In the language of one of our radio programs, truth is our "secret weapon." We refuse to believe that a free America has to stoop to lying propaganda as an answer and a defense against the lying propaganda of our enemies. We refuse to believe that we must work up a hatred for our enemies to build a world according to our ideals. We are firm in the belief that a war fought from deep conviction anchored in truth and reason, is not only mere promising introduction to the post-war reconstruction that will follow the war, but also a war that will be harder to meet with the traditional weapons of the Axis. Goose-stepping, regimentation, propaganda, bloodlust and racial hatred are Nazi weapons—let us beware of a form of defeatism that tells us that we can only win this war by adopting our enemy's tactics and ideas. Let us beware above all of the type of surface patriot who would curtail all discussion of post-war plans during the war because it is supposed to create disunity. Such men overlook the new grip on a national conviction that comes with the clarification of our purposes. They may pose as realists but they are in fact advocates of war and post-war drift. This second world war is the bitter fruit of the activity of the immediate predecessors of these supposed realists in the days of Woodrow Wilson's struggle with Senator Lodge and his so-called irreconcilables.

There is no road back to isolation and "normalcy" that is not a road back to another world war. There is no road back to the pre-war status quo that is not a road back to the precise conditions out of which the present war grew. To go back to "where we came from," is to go back where the war gradually became inevitable. If a free America is to be preserved in a free world, we shall therefore need a program that goes beyond the day-dreaming of those fellow citizens who are merely homesick for the past. We are not even interested in preserving "the American way of life" if that phrase means the preservation of America as it was in 1939—and if this is not what the slogan means, the only fruitful subject for discussion would be the distinction of the things that are worth preserving or restoring from the things that had better be forgotten as a part of the past that helped to bring on the present.
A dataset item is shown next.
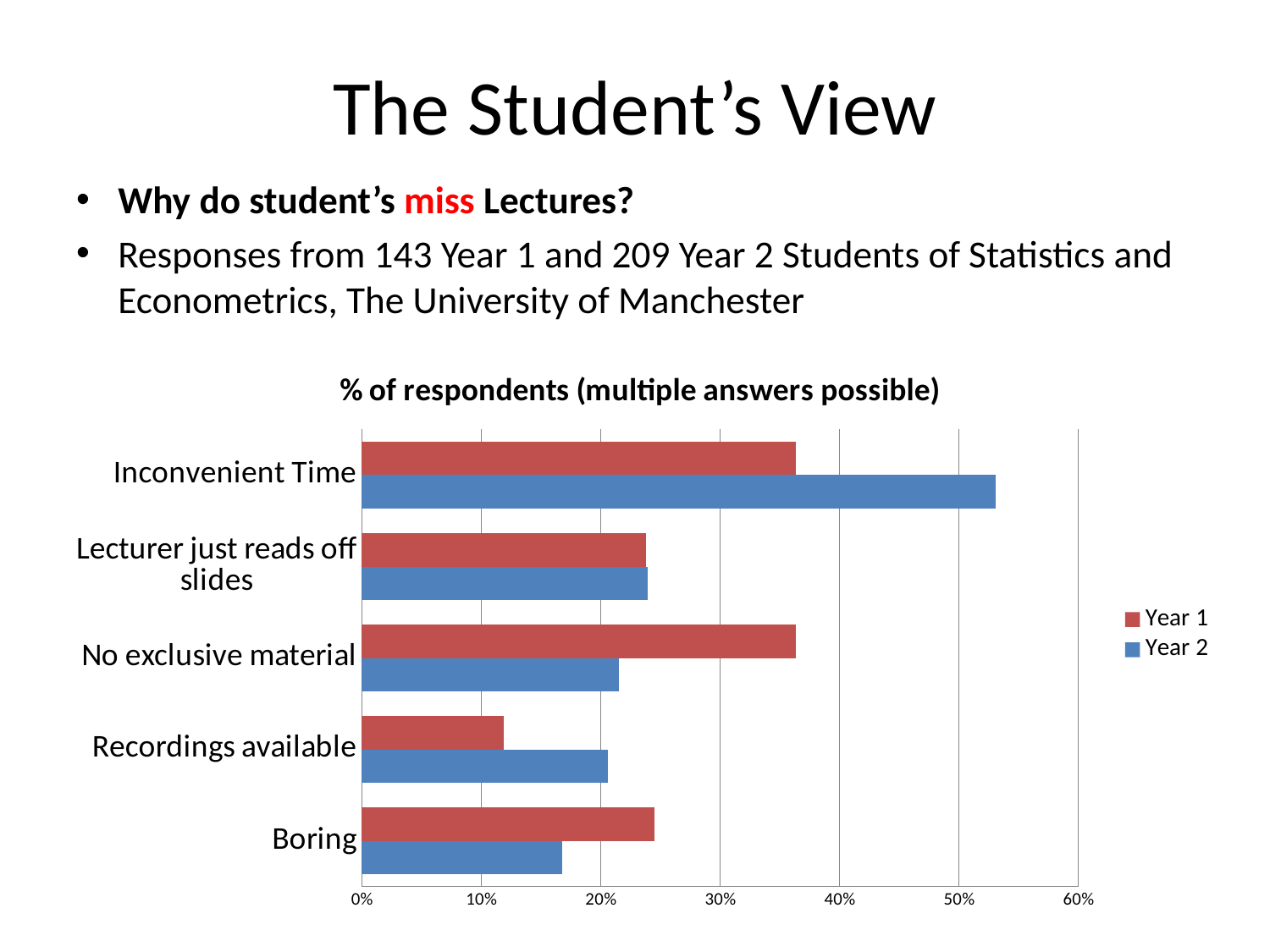
Is the Year 1 value for Recordings available greater or less than 20%? less Is the Year 2 value for Inconvenient Time greater or less than 50%? greater What is the title of the chart? % of respondents (multiple answers possible) Which reason has the highest value for Year 2? Inconvenient Time For No exclusive material, which is larger: Year 1 or Year 2? Year 1 How many reasons (categories) are plotted on the chart? 5 Is the Year 1 value for No exclusive material greater or less than 30%? greater Which reason has the lowest value for Year 1? Recordings available What kind of chart is shown on the slide? bar chart For Inconvenient Time, which is larger: Year 1 or Year 2? Year 2 How many series does the legend list? 2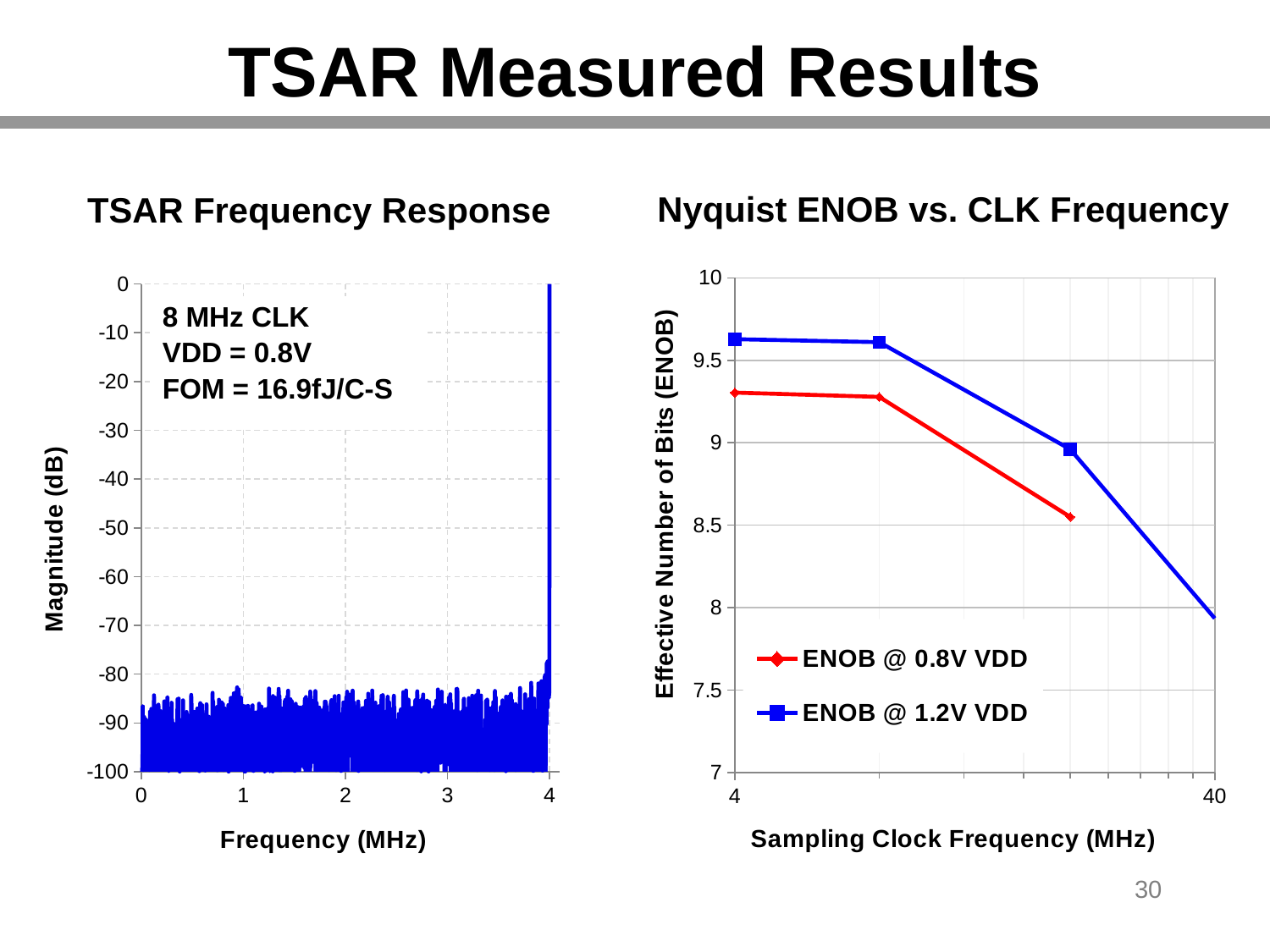
In the Nyquist ENOB vs. CLK Frequency chart, how many data points are plotted for the ENOB @ 0.8V VDD series? 3 In the Nyquist ENOB vs. CLK Frequency chart, is the ENOB @ 0.8V VDD value at 4 MHz greater or less than 9.5? less In the Nyquist ENOB vs. CLK Frequency chart, how many data points are plotted for the ENOB @ 1.2V VDD series? 4 In the Nyquist ENOB vs. CLK Frequency chart, is the ENOB @ 1.2V VDD value at 4 MHz greater or less than 9.5? greater What is the x-axis label of the TSAR Frequency Response chart? Frequency (MHz) In the TSAR Frequency Response chart, is the noise floor magnitude across most of the frequency range greater or less than -80 dB? less How many series does the legend of the Nyquist ENOB vs. CLK Frequency chart list? 2 What kind of chart is the Nyquist ENOB vs. CLK Frequency chart? line chart What clock frequency is stated in the annotation on the TSAR Frequency Response chart? 8 MHz CLK In the Nyquist ENOB vs. CLK Frequency chart, does ENOB rise or fall as the sampling clock frequency increases? fall In the Nyquist ENOB vs. CLK Frequency chart, at 4 MHz which series has the higher ENOB, ENOB @ 0.8V VDD or ENOB @ 1.2V VDD? ENOB @ 1.2V VDD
There is a spurious patriotism that gambles on the public nostalgia for a past, that never was. It is similar to the symbolism of Hitler's Third Reich which in its very terminology calls up the memory of an idealized Teutonic history. Free men and women can live in the challenge of the present without these drugs of false history or selected facts. True conservatism in a time of unparalleled speed of social and scientific change, will stress the need for truth as the first weapon of freedom, and for continuous reconstruction in the light of emerging experience—at home as well as abroad.

Peace is not established by winning the war. Winning the war merely clears the path. The construction of the new highway—the organization of the peace—will depend upon our wisdom. We shall need that wisdom when the fighting stops. We can only achieve it then if we clarify our purpose now.